I now operate my days with most of my actions being based in love, and very few of my actions being based in fear. What are fear-based actions?

They are actions you take to appease another, but that cause you to turn against your own wishes.

They are actions where you try to prove yourself worthy of good things, which completely negates your inherent worthiness.

They are actions you take in order to meet another’s deadline, when you, eternal being that you are, have no deadlines for any achievement.

Most of us start out life doing what we love, get trained by society into doing what is expected of us, and then reach a point in life when we lose our taste for fear-based motivators. Which then opens the door for a gentle return to love as our motivator for most of life.

It took me a lot of years to break down the barriers I had created, which all seemed to say the same thing: I must do what others expect of me. I must conform to fit in. I must do what is expected of me so that I can say that I am good.

The fallacy of that thinking fell apart for me somewhere along the line and now I see that my highest and best purpose in life is to be myself, do what I want, and seek peace within me. And to achieve that goal, I try to pack my days with as many actions that are based in love, and avoid actions that are based in fear.
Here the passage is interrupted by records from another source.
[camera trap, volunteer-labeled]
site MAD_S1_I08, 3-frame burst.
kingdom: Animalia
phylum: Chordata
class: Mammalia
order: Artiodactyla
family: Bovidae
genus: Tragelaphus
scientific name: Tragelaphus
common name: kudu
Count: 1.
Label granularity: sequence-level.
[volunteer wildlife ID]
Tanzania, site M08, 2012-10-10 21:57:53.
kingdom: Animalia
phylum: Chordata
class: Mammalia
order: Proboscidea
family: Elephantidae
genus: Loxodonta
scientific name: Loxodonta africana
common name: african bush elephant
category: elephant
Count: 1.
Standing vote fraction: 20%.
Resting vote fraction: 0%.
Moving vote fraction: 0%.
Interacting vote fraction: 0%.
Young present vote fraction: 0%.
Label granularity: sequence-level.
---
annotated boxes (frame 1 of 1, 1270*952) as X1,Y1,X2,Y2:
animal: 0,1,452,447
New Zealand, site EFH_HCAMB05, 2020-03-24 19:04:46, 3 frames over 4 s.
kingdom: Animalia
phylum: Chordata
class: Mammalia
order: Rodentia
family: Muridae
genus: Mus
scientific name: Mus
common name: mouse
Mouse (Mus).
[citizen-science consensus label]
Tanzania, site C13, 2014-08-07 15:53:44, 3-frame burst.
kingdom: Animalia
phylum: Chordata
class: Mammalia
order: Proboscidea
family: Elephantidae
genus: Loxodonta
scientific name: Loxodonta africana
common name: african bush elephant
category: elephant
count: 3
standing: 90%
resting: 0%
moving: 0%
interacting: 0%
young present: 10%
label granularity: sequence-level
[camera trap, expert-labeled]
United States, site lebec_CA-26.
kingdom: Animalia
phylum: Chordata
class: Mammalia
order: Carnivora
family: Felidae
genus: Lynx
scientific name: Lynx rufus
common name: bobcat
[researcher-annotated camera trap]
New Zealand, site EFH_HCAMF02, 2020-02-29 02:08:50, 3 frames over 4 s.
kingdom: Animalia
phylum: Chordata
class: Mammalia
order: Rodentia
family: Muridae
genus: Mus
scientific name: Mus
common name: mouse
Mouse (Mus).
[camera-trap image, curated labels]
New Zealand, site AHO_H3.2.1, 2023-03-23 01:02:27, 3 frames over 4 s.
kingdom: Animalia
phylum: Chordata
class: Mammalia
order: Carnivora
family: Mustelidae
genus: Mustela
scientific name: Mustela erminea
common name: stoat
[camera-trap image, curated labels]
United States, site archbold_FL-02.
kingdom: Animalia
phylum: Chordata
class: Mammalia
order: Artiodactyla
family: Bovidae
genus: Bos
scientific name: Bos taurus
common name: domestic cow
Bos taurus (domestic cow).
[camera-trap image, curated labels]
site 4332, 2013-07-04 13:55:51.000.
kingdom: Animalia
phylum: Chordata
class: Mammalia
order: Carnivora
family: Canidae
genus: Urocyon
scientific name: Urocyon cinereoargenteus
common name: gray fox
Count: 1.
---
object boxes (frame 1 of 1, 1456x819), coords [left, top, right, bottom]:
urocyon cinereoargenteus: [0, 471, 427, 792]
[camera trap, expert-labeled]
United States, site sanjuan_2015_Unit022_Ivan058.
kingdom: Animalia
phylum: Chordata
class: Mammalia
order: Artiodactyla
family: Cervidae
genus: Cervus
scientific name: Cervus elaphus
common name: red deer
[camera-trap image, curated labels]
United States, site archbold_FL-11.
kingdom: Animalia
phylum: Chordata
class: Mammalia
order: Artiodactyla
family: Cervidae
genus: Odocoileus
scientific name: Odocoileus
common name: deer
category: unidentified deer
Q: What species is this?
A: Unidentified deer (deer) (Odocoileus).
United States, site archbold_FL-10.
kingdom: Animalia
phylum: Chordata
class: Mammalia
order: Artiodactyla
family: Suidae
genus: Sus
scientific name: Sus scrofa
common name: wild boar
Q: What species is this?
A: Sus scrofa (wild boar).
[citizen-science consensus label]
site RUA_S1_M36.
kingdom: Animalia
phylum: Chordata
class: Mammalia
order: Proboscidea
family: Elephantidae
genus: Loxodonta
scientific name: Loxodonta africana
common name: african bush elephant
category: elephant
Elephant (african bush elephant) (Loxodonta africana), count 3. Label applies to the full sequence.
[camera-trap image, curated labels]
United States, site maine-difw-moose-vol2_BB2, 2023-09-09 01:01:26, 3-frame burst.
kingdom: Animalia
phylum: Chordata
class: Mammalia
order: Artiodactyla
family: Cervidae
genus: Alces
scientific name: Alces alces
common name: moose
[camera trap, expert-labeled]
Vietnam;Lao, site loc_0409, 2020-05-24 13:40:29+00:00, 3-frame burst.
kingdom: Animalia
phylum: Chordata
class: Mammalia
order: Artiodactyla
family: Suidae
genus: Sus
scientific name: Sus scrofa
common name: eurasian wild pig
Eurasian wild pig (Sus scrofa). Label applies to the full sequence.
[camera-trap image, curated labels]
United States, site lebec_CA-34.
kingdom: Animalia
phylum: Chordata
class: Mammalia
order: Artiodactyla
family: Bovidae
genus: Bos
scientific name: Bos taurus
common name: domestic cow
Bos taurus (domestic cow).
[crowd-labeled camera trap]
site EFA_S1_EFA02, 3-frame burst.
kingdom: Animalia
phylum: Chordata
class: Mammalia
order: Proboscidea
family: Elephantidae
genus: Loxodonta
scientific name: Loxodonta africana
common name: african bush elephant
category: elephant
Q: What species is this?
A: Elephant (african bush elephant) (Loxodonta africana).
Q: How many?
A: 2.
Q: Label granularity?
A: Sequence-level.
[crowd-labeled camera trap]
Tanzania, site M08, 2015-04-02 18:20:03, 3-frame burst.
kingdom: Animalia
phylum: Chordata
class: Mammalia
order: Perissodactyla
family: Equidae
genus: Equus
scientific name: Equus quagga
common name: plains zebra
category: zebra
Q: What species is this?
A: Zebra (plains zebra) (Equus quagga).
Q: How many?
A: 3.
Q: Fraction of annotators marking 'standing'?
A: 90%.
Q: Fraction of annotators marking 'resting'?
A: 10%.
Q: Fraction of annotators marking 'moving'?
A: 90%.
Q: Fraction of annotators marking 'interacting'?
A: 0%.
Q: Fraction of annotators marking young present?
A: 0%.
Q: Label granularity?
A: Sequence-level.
The conversion from a person who does what is expected to a person who largely does what she wants has yielded so many good things for me that I sorta wish someone had told me sooner that the spirit led life isn’t about sacrifice. It’s about joy.

Joy in loving what is in your life today. Joy in making plans for an even better tomorrow. Joy in the mundane. Joy in the grand adventure that is life.

And joy as a motivator? There simply is nothing more powerful.

We all know that the carrot is the better motivator than the stick, but when it comes to actual application of the principle, we mostly revert to fear. We set up fake deadlines for when something needs to occur. We use our own limiting beliefs to keep us small. We even rely on fear to make ourselves do things we don’t want to do, under the mistaken idea that doing hard things makes us strong.

Let me be clear: Doing something that scares you can help dissipate the fear. Doing something that you didn’t think you were capable of is a great way to breed confidence. Doing something that others deem difficult can boost your mood, if you are looking for others to approve of you and what you do.

But if you want true internal motivation, that only comes from love. Doing what you love. Loving what you do. That’s a cycle that is self sustaining. That’s a cycle that we all desire. That’s a cycle worth memorizing as you seek to shift into a new way of being.